One of the reasons that progress in a lot of conventional technology has slowed down or stopped is that progress is always easiest at the front end. The Wright Flyer? It sucked. But after flight was proven, people lined up to improve it. Radio? It sucked, too, just dots and dashes until AM and then FM were plucked (by very smart people) from the aether, leading also to television in very short order.
Unfortunately, television also led to The View and Keeping Up With the Kardashians, so there’s at least some argument that Philo T. Farnsworth could be held liable for war crimes.
The biggest and most important refinements to a new technology often come soonest.
But that’s not the only reason technological development slows. Nowadays, experimenting has become too hard because failure is no longer an acceptable outcome. A prime example of this is Elon Musk’s SpaceX® versus NASA. Elon makes more progress in an “old” field in a month than NASA does in a year because he watches things blow up and smiles because he knows that his team will have learned something new about why stuff broke.
Space is hard, but it’s a thousand times harder if you have to continually guess what will go wrong rather than test, and that slows progress. Nuclear power may be an exception here, since we only need so many Godzillas® and Gameras™ to fight off dangerous kaiju, like Michelle Obama or Amy Schumer.
What do you find between Godzilla’s toes? Slow Japanese people.
As I mentioned, Pa Wilder of 1981 would be quite comfy and unsurprised by the world of 2024 with the exception of information technology and telecommunications, which, aside from financial shenanigans, has received the greatest amount of investment of any single industry since 1981.
What would the biggest changes be for him?
Well, duh, computers, telecommunications, and their influence on the world.
It has transformed businesses in fundamental ways. Walmart®’s secret sauce wasn’t just cheap Chinese merchandise – nope. It was also the information tech that allowed them to manage the purchasing and logistics of a business with a supply chain that spanned multiple continents. The time was ready for that particular innovation: if it hadn’t been Walmart©, it would have been some other company.
You can get Batman® shampoo at our Walmart©, but not conditioner Gordon.
Pa Wilder would not be very comfortable with the pace of social media. Also, I think that he would be very, very concerned with the advances in Artificial Intelligence, but enough about the chairman of the Federal Reserve®.
Pa was the president of a very small farm bank as computer terminals began to replace the paper ledgers that they used to track accounts, so he was familiar the changes that he was seeing in banking that in, but taking it from that level to the idea of “all the information anywhere, immediately available” was never something he quite got. Of course, it probably didn’t help that he used a 28.8kb modem and there were only something like 24 lines(!) from his county to the AT&T© office the next county over.
Yes. 28 lines. It wasn’t like everybody would be calling all at once, right? That was, however, the time that we ran for the phone in my house, since calls were rare, and you really wanted to see who it was. Now? I have the data equivalent of 10,000 old phone lines coming to my house.

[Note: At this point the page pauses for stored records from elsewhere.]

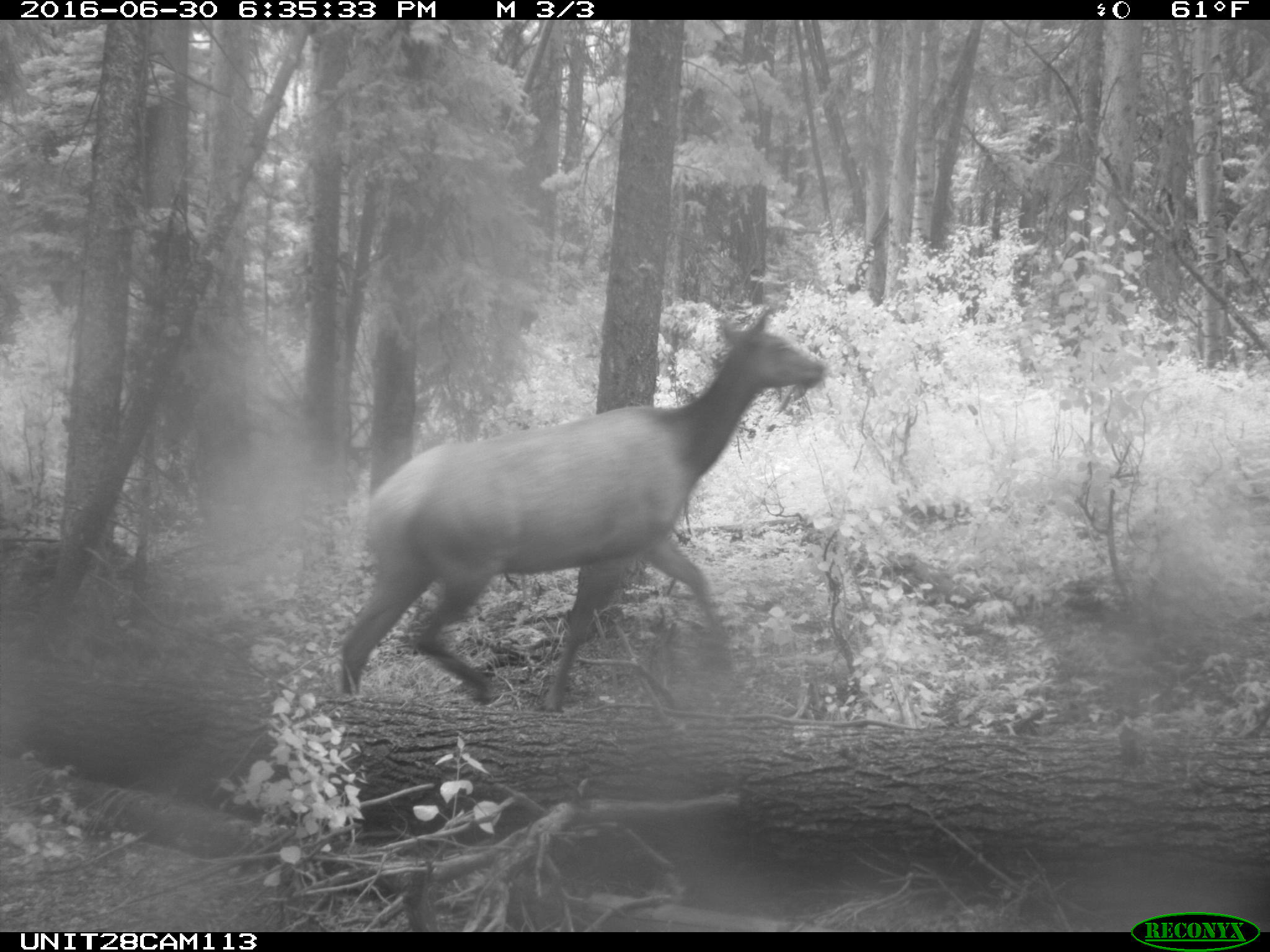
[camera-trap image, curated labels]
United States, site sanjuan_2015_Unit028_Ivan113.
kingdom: Animalia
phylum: Chordata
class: Mammalia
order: Artiodactyla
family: Cervidae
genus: Cervus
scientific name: Cervus elaphus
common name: red deer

We certainly don’t have jetpacks or flying cars, but we do have an information explosion that is unparalleled in history. That being said, we’re probably pretty near the limits for conventional computing power based on the limits of physics and energy density, and I’m not sure that quantum computing isn’t just a meme.

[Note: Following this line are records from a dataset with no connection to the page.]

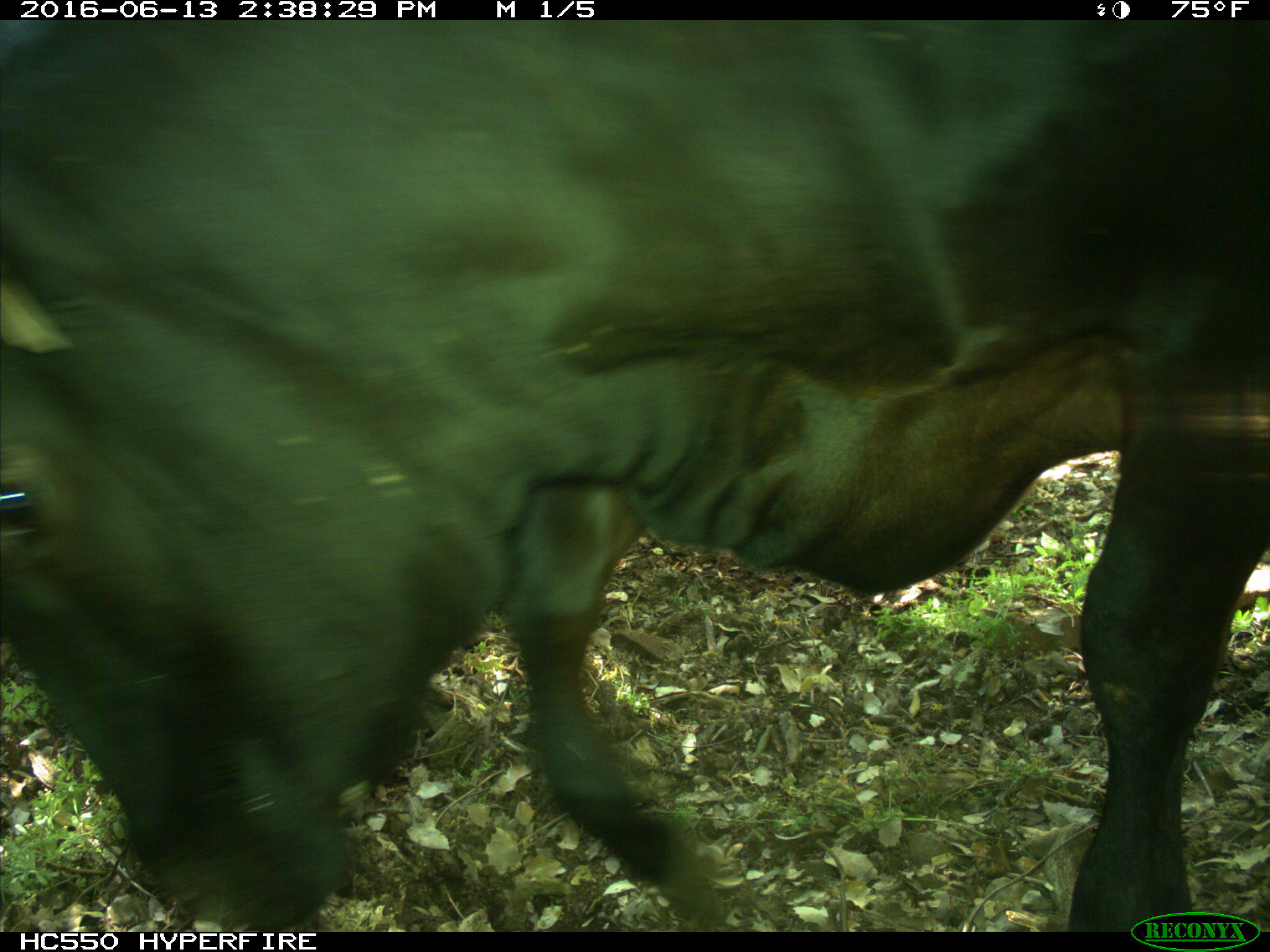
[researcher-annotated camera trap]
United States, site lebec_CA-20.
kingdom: Animalia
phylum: Chordata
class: Mammalia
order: Artiodactyla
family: Bovidae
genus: Bos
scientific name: Bos taurus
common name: domestic cow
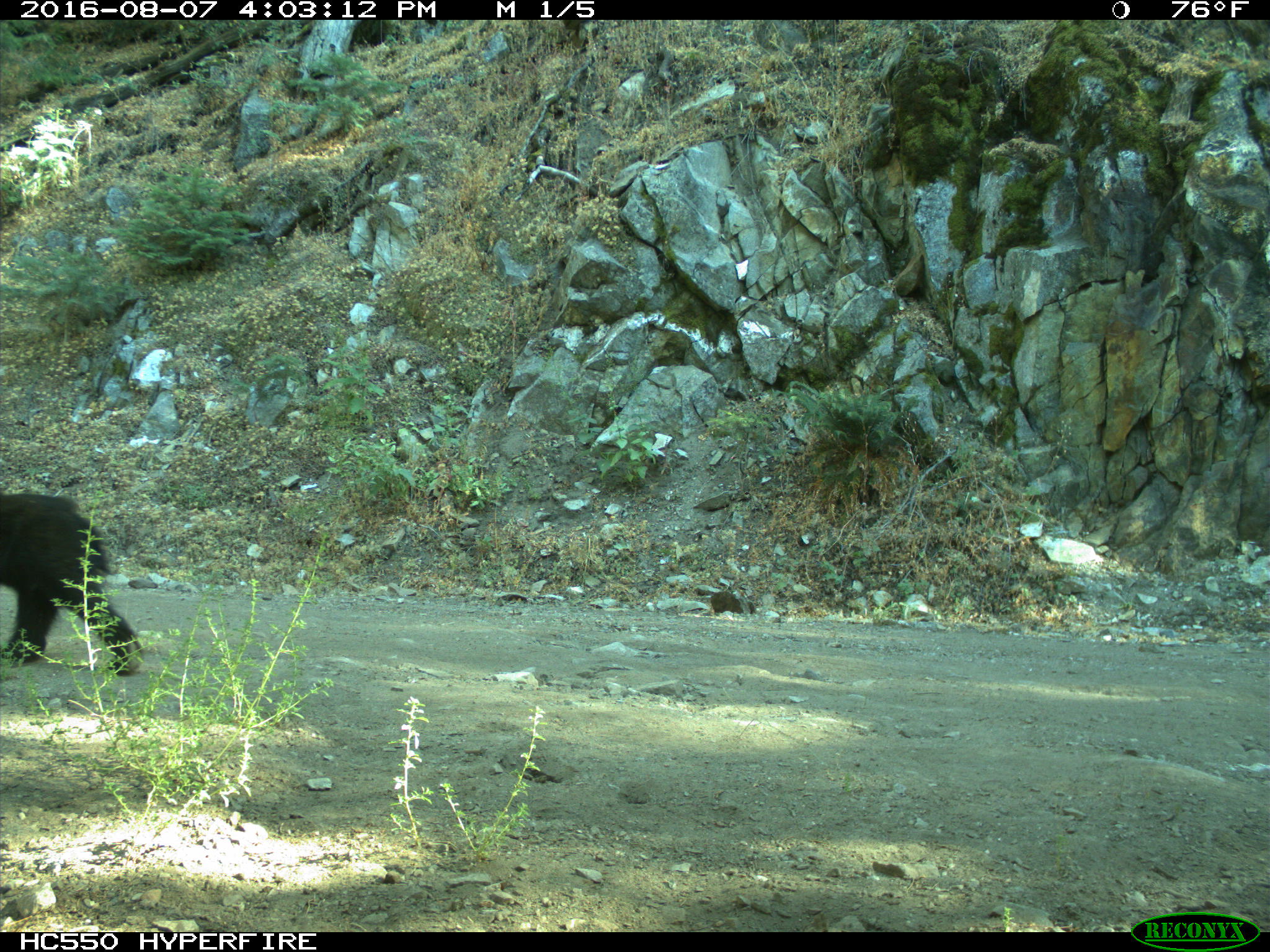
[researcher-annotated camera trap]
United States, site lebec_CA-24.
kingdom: Animalia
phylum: Chordata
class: Mammalia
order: Carnivora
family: Ursidae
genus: Ursus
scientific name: Ursus americanus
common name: american black bear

Is the next big field genetics?
What do you get when you cross a duck and a pig? A media exposé about the lack of ethics in genetic engineering.
Advances in things like CRISPR and genomic sequencing have come about because of the advances in information processing, and we are, perhaps, at the cusp of the A.I. world where things could get very, very interesting indeed in just a few years. Maybe the scientists and A.I. working together with CRISPR can even find a way to turn plant matter into protein. You know, like a chicken.
Or maybe they’ll finally locate the hot alien women in bikini space suits?